━━━━━ Supplied records
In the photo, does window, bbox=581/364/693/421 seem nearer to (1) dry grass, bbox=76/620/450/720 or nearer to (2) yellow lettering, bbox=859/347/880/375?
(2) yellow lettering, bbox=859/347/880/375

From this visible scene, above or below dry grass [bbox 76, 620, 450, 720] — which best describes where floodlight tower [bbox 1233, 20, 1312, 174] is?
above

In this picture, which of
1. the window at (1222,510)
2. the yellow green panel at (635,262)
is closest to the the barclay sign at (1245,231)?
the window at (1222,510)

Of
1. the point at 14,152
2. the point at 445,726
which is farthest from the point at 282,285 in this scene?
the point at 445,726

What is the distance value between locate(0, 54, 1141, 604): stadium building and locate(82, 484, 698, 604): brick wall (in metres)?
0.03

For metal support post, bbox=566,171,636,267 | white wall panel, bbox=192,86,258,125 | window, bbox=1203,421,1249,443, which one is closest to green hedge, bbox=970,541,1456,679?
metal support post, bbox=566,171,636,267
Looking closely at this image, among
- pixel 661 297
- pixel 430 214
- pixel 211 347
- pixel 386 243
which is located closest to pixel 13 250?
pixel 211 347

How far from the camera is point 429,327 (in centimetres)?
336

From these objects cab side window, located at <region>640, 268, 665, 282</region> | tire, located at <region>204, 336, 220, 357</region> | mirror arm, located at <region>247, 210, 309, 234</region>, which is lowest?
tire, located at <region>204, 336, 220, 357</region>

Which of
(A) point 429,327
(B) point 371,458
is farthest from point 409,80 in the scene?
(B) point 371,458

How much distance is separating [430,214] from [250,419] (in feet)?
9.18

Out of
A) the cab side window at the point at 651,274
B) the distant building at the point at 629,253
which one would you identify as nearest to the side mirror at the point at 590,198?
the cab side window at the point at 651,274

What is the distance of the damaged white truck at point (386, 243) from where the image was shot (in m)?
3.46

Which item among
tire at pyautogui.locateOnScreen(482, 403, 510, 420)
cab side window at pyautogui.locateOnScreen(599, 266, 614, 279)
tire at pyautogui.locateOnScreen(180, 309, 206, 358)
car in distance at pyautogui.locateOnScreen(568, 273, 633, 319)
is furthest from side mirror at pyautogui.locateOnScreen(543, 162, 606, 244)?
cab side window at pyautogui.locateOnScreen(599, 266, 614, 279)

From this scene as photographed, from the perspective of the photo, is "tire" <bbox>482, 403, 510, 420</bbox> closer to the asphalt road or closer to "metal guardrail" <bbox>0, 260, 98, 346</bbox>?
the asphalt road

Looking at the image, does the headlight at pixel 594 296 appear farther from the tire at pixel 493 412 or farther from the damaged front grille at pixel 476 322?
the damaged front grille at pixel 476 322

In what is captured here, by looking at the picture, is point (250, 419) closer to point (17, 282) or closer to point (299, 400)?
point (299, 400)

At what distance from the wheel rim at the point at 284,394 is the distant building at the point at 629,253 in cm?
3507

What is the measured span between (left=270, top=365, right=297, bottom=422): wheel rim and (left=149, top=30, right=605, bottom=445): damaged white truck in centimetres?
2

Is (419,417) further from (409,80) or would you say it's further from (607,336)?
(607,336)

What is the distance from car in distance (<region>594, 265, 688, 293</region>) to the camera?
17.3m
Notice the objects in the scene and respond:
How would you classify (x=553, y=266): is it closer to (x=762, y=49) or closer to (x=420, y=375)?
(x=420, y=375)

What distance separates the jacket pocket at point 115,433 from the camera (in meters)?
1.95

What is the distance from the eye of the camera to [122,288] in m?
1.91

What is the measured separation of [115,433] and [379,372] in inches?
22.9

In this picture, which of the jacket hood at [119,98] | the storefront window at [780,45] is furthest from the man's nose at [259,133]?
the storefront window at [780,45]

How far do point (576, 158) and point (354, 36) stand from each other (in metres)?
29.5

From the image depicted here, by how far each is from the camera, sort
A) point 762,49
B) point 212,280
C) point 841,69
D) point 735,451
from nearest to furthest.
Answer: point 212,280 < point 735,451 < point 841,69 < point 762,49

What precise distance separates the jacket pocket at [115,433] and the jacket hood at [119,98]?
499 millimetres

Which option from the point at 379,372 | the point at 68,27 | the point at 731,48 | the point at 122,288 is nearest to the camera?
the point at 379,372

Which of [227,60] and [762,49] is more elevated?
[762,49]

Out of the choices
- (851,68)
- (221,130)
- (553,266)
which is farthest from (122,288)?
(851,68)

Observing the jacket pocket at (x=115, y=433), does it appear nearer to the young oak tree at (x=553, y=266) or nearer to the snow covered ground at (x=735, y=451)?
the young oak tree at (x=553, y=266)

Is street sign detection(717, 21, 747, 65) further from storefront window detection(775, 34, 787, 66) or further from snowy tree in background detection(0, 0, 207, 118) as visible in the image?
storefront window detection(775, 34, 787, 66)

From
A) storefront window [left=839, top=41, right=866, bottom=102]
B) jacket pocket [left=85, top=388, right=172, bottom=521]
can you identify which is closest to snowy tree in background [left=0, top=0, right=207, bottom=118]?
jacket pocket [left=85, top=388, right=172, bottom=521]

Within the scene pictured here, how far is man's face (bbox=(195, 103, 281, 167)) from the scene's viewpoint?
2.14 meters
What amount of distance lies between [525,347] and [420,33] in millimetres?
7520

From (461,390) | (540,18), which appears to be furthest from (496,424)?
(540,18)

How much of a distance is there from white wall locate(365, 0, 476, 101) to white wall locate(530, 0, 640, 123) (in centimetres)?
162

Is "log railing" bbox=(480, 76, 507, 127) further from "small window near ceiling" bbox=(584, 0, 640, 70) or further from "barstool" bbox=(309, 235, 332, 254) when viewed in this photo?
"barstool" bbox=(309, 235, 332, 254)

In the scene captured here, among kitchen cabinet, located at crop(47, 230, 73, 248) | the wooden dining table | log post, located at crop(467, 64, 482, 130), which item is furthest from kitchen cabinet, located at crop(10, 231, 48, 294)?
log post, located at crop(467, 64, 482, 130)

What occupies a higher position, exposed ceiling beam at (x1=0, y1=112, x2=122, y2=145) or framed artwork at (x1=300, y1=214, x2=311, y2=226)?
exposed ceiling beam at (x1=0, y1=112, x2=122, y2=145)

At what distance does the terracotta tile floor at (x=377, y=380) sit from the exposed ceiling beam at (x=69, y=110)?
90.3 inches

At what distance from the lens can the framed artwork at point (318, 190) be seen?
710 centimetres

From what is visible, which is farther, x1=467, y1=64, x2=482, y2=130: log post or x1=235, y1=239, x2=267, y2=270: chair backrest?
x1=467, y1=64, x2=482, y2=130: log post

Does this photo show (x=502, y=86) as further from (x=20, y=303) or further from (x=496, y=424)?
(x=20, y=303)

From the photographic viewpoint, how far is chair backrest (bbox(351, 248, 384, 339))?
━━━━━━━━━━
» Your goal
Copy out every one of the records above line for line, keeping each character as it appears.

» Solution for this exercise
In the photo, does window, bbox=581/364/693/421 seem nearer to (1) dry grass, bbox=76/620/450/720 or nearer to (2) yellow lettering, bbox=859/347/880/375?
(2) yellow lettering, bbox=859/347/880/375

From this visible scene, above or below dry grass [bbox 76, 620, 450, 720] — which best describes where floodlight tower [bbox 1233, 20, 1312, 174] is?
above

In this picture, which of
1. the window at (1222,510)
2. the yellow green panel at (635,262)
is closest to the the barclay sign at (1245,231)?
the window at (1222,510)

Of
1. the point at 14,152
2. the point at 445,726
which is farthest from the point at 282,285 in this scene?
the point at 445,726

What is the distance value between locate(0, 54, 1141, 604): stadium building and locate(82, 484, 698, 604): brick wall (in metres)?
0.03

For metal support post, bbox=566,171,636,267 | white wall panel, bbox=192,86,258,125 | window, bbox=1203,421,1249,443, which one is closest to green hedge, bbox=970,541,1456,679?
metal support post, bbox=566,171,636,267
Looking closely at this image, among
- pixel 661 297
- pixel 430 214
- pixel 211 347
- pixel 386 243
which is located closest to pixel 13 250?
pixel 211 347

How far from the camera is point 429,327 (in centimetres)?
336

From these objects cab side window, located at <region>640, 268, 665, 282</region> | tire, located at <region>204, 336, 220, 357</region> | mirror arm, located at <region>247, 210, 309, 234</region>, which is lowest?
tire, located at <region>204, 336, 220, 357</region>

Which of
(A) point 429,327
(B) point 371,458
is farthest from point 409,80 in the scene?
(B) point 371,458

How much distance is separating [430,214] from [250,419] (in feet)?
9.18

Out of
A) the cab side window at the point at 651,274
B) the distant building at the point at 629,253
which one would you identify as nearest to the side mirror at the point at 590,198?
the cab side window at the point at 651,274

What is the distance of the damaged white truck at point (386, 243) from where the image was shot (in m)?
3.46

Which item among
tire at pyautogui.locateOnScreen(482, 403, 510, 420)
cab side window at pyautogui.locateOnScreen(599, 266, 614, 279)
tire at pyautogui.locateOnScreen(180, 309, 206, 358)
car in distance at pyautogui.locateOnScreen(568, 273, 633, 319)
is furthest from side mirror at pyautogui.locateOnScreen(543, 162, 606, 244)?
cab side window at pyautogui.locateOnScreen(599, 266, 614, 279)

From this scene as photographed, from the perspective of the photo, is "tire" <bbox>482, 403, 510, 420</bbox> closer to the asphalt road or closer to "metal guardrail" <bbox>0, 260, 98, 346</bbox>?
the asphalt road

Looking at the image, does the headlight at pixel 594 296 appear farther from the tire at pixel 493 412 or farther from the damaged front grille at pixel 476 322?
the damaged front grille at pixel 476 322

In what is captured here, by looking at the picture, is point (250, 419) closer to point (17, 282) or closer to point (299, 400)?
point (299, 400)

At what distance from the wheel rim at the point at 284,394 is the distant building at the point at 629,253 in cm?
3507

What is the measured span between (left=270, top=365, right=297, bottom=422): wheel rim and (left=149, top=30, right=605, bottom=445): damaged white truck in centimetres?
2

Is (419,417) further from (409,80) or would you say it's further from (607,336)?
(607,336)

What is the distance from car in distance (<region>594, 265, 688, 293</region>) to the camera?
17.3m
Notice the objects in the scene and respond:
How would you classify (x=553, y=266): is it closer to (x=762, y=49) or closer to (x=420, y=375)?
(x=420, y=375)

What distance separates the jacket pocket at point 115,433 from the camera (in meters)?
1.95

What is the distance from the eye of the camera to [122,288] in m?
1.91

What is the measured separation of [115,433] and [379,372] in inches?
22.9

In this picture, which of the jacket hood at [119,98] | the storefront window at [780,45] is furthest from the man's nose at [259,133]?
the storefront window at [780,45]

How far do point (576, 158) and point (354, 36) stand from each other (in metres)?
29.5

From the image depicted here, by how far each is from the camera, sort
A) point 762,49
B) point 212,280
C) point 841,69
D) point 735,451
from nearest to furthest.
Answer: point 212,280 < point 735,451 < point 841,69 < point 762,49

What precise distance separates the jacket pocket at [115,433] and the jacket hood at [119,98]?
499 millimetres

Which option from the point at 379,372 | the point at 68,27 | the point at 731,48 | the point at 122,288 is nearest to the camera?
the point at 379,372

Which of [227,60] and [762,49] is more elevated?
[762,49]

Out of the choices
- (851,68)
- (221,130)
- (553,266)
which is farthest from (122,288)?
(851,68)

Observing the jacket pocket at (x=115, y=433), does it appear nearer to the young oak tree at (x=553, y=266) or nearer to the snow covered ground at (x=735, y=451)?
the young oak tree at (x=553, y=266)

Is street sign detection(717, 21, 747, 65) further from storefront window detection(775, 34, 787, 66) or further from snowy tree in background detection(0, 0, 207, 118) as visible in the image?
storefront window detection(775, 34, 787, 66)

From
A) storefront window [left=839, top=41, right=866, bottom=102]
B) jacket pocket [left=85, top=388, right=172, bottom=521]
can you identify which is closest to snowy tree in background [left=0, top=0, right=207, bottom=118]?
jacket pocket [left=85, top=388, right=172, bottom=521]

Within the scene pictured here, how far is man's face (bbox=(195, 103, 281, 167)) from the scene's viewpoint?
2.14 meters
What amount of distance lies between [525,347] and [420,33] in millimetres?
7520

From (461,390) | (540,18), which appears to be furthest from (496,424)?
(540,18)

How much of a distance is there from white wall locate(365, 0, 476, 101) to white wall locate(530, 0, 640, 123) (in centimetres)?
162

Is "log railing" bbox=(480, 76, 507, 127) further from "small window near ceiling" bbox=(584, 0, 640, 70) or further from "barstool" bbox=(309, 235, 332, 254) when viewed in this photo?
"barstool" bbox=(309, 235, 332, 254)

In the scene captured here, among kitchen cabinet, located at crop(47, 230, 73, 248) | the wooden dining table | log post, located at crop(467, 64, 482, 130), which item is furthest from kitchen cabinet, located at crop(10, 231, 48, 294)?
log post, located at crop(467, 64, 482, 130)

What occupies a higher position, exposed ceiling beam at (x1=0, y1=112, x2=122, y2=145) or framed artwork at (x1=300, y1=214, x2=311, y2=226)?
exposed ceiling beam at (x1=0, y1=112, x2=122, y2=145)

At what distance does the terracotta tile floor at (x=377, y=380) sit from the exposed ceiling beam at (x=69, y=110)?
90.3 inches

At what distance from the lens can the framed artwork at point (318, 190) be seen?
710 centimetres

From what is visible, which is farther, x1=467, y1=64, x2=482, y2=130: log post or x1=235, y1=239, x2=267, y2=270: chair backrest?
x1=467, y1=64, x2=482, y2=130: log post

Does this photo show (x=502, y=86) as further from (x=20, y=303) or further from (x=496, y=424)?
(x=20, y=303)

From the photographic viewpoint, how far is chair backrest (bbox(351, 248, 384, 339))?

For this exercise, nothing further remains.